Transmeta's not the only chipmaker with codemorphing software. IBM Research is developing its own way to ensure VLIW chip compatability
Written by Mary Jo Foley, Senior Contributing Editor

There's more than one way to guarantee software compatibility between X86-based software and very long instruction word processors.

Transmeta -- which made its codemorphing software the centrepiece of its low-power chips -- has developed one approach to insuring compatibility. IBM Research, with its Dynamically Architected Instruction Set from Yorktown (DAISY) translator, is building another.

Last month, the very long instruction word (VLIW) project at IBM's TJ Watson Research Centre released DAISY into open source, under the IBM open source licence. The DAISY dynamic compiler work is an offshoot of IBM'S VLIW initiative, which began in 1986.

For its part, Transmeta has said it plans to release an updated version of its codemorphing software in the first quarter of 2001.

Transmeta's codemorphing software is designed to provide software compatibility between existing Intel X86-based software applications and its own Crusoe instruction set, which provides for parallel processing and, therefore, higher performance.

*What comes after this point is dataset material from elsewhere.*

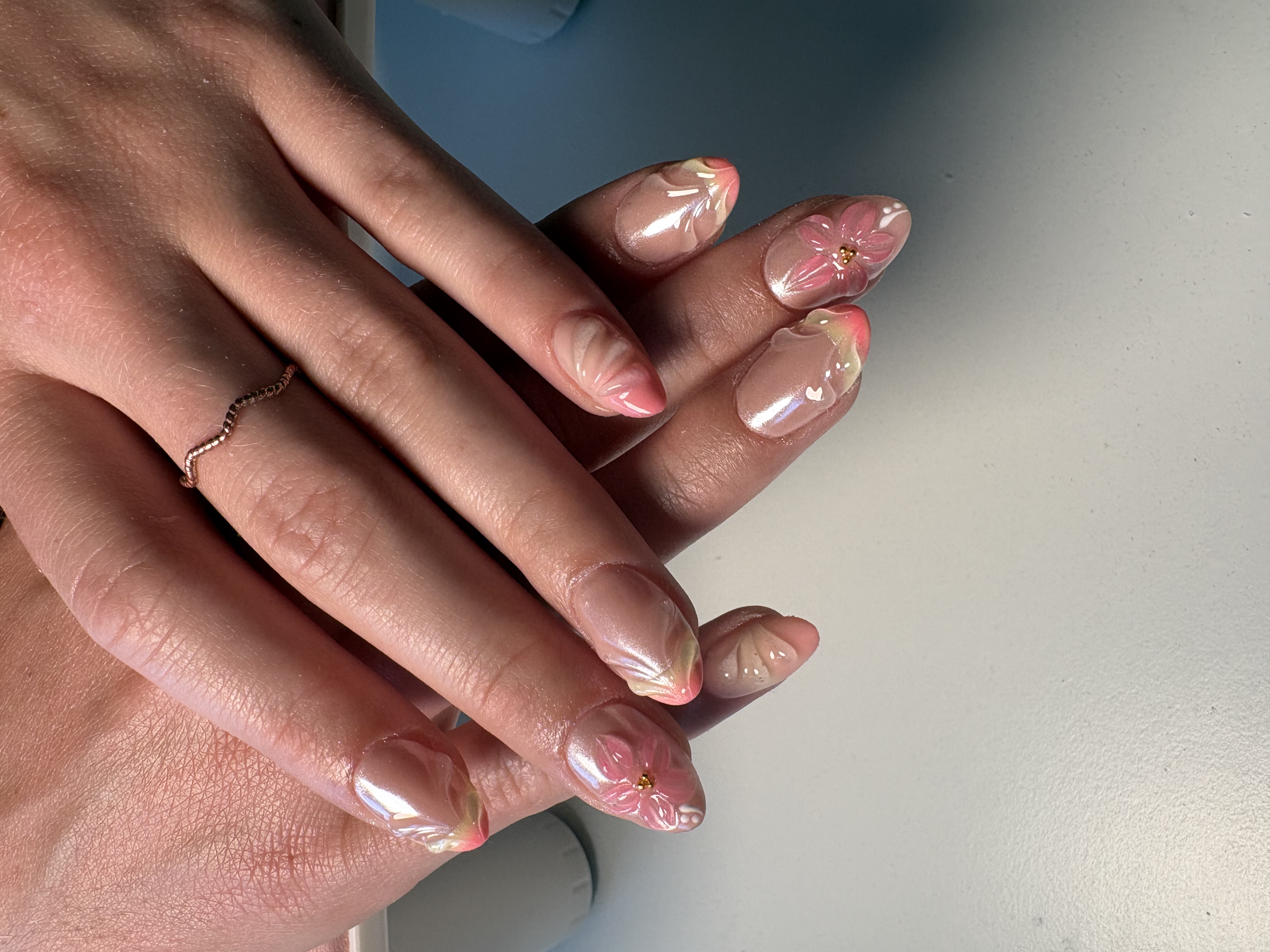 Sheer nude almond nails with pink ombre tips and hand-painted flowers with gold centers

Transmeta claims that the code-morphing software "continuously learns about and re-optimises software applications a user is running to improve power usage and performance".

By providing that compatibility in software, rather than hardware, Transmeta says Crusoe can rely on a simpler hardware design that has been optimised for lower power consumption. Transmeta has trademarked the term "codemorphing".

IBM Research's DAISY also is aimed at providing compatibility between X86 software and IBM's VLIW processors. But, according to IBM, DAISY also will provide compatibility between PowerPC, S/390, IBM's Java Virtual Machine and VLIW, and "other novel [instruction-level parallelism] ILP architectures".

Calls to both IBM and Transmeta, requesting comment on how their VLIW-translation strategies differ, were not returned prior to publication.

But one commentator, posting on the open source enthusiast site Slashdot.org, attempted to explain the differences this way: "According to their white paper, Transmeta uses dynamic binary translation to convert x86 code into code for Transmeta's internal architecture. This is similar in concept to the current version of DAISY which converts PowerPC code into code for an underlying DAISY VLIW machine."

The poster, Scott Dier, continued: "DAISY was developed at IBM independently of Transmeta. The DAISY research project focuses less on low power and more on achieving instruction level parallelism in a server environment and on convergence of different architectures on a common microprocessor core. A more detailed comparison of the DAISY and Transmeta approaches will be possible after Transmeta publishes their techniques in more detail."